Answer these questions about the drone tracking text below:
1. Which object tracker serves as the backbone of the drone tracker?
2. During online tracking, the weights in which layers stay frozen?
3. How is the residual image of the current frame obtained?

++++ Excerpt provided ++++

The drone tracker attempts to locate the drone in the next frame based on its location at the current frame. It searches around the neighborhood of the current drone's position. This helps track a drone in a certain region instead of the entire frame. To achieve this objective, we use the state-of-the-art object tracker called the Multi-Domain Network (MDNet) [16] as the backbone. Due to the fact that learning a unified representation across different video sequences is challenging and the same object class can be considered not only as a foreground but also background object. The MDNet is able to separate the domain-specific information from the domain-independent information in network training.

The network architecture includes three convolution layers, two general fully connected layers and a N-branch fully connected layer, where N is the number of training sequences. To distinguish the foreground and background object in the tracking procedure, each of the last branches includes a binary softmax classifier with cross-entropy loss. As compared with other CNN-based trackers, the MDNet has fewer layers, which lowers the complexity of an online testing procedure and has a more precise localization prediction. During online tracking, the N-branch fully connected layer is replaced by a single-branch layer. Besides, the weights in the first five layers are pretrained during the multi-domain learning, and random initialization is exploited to the weights in the new single-branch layer. The weights in the fully connected layer are updated during online tracking whereas the weights in the convolutional layers are frozen. Both the general and domain-specific features are preserved in this strategy and the tracking speed is improved as well.

To control the tracking procedure and weights update, long-term and short-term updates are conducted, respectively, based on length of the consistent positive examples intervals. Besides, hard negative example mining [30] is performed to reduce the positive/negative example ratio and improve the binary classification difficulty to make the network more discriminative. Finally, bounding box regression is exploited to adjust the accurate target location.

To improve the tracking performance furthermore, we propose a video pre-processing step. That is, we subtract the current frame from the previous frame and take the absolute values pixelwise to obtain the residual image of the current frame. Note that we do the same for the R,G,B three channels of a color image frame to get a color residual image. Three color image frames and their corresponding color residual images are shown in Fig. 9 for comparison. If there is a panning movement of the camera, we need to compensate the global motion of the whole frame before the frame subtraction operation.

Fig. 9. Comparison of three raw input images (first row) and their corresponding residual images (second row).

++++ Data ++++

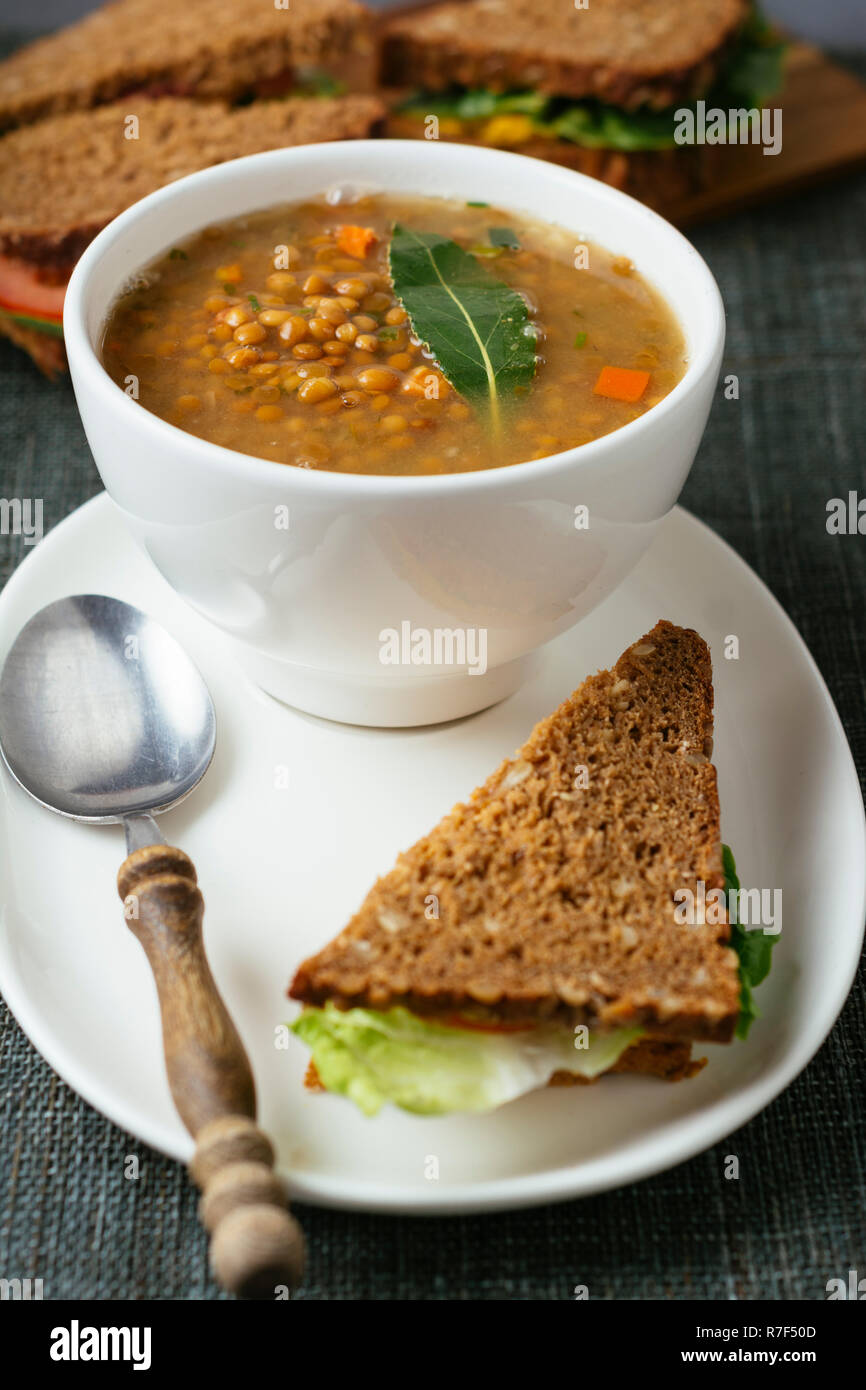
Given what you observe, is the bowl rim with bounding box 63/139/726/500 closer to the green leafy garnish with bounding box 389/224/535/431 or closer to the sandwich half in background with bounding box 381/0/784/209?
the green leafy garnish with bounding box 389/224/535/431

++++

## [Full response]
1. The Multi-Domain Network (MDNet).
2. The convolutional layers.
3. By subtracting the previous frame from the current frame and taking the absolute values pixelwise.